WHAT YOU HAVE TO DO → Print each entry word for word without images.

_ _ _ _ _

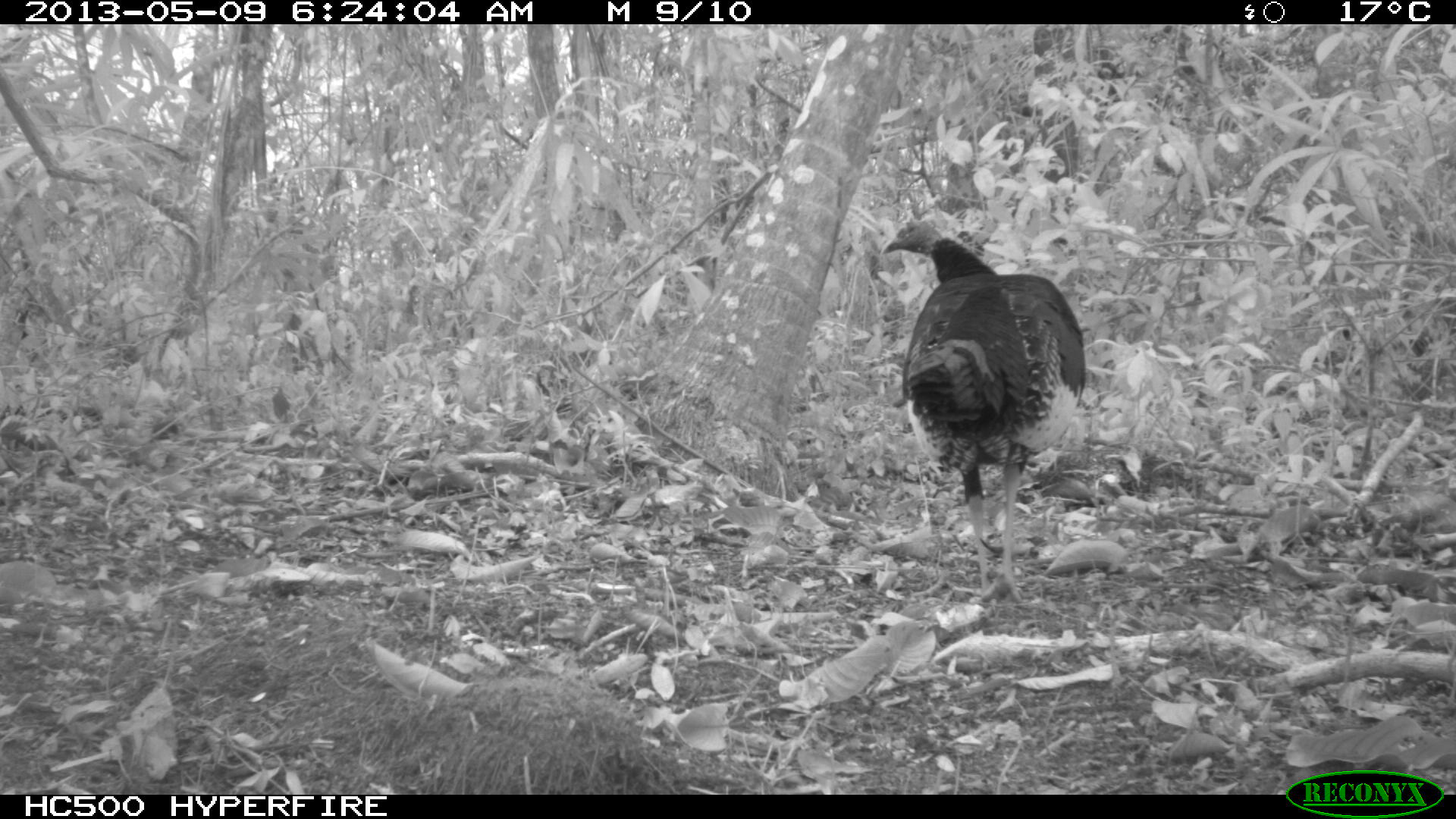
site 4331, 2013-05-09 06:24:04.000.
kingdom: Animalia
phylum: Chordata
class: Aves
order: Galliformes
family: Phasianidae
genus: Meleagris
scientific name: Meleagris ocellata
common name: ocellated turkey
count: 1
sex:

_ _ _ _ _

THE COMPLETED TASK →
site 4331, 2013-05-09 06:24:04.000.
kingdom: Animalia
phylum: Chordata
class: Aves
order: Galliformes
family: Phasianidae
genus: Meleagris
scientific name: Meleagris ocellata
common name: ocellated turkey
count: 1
sex:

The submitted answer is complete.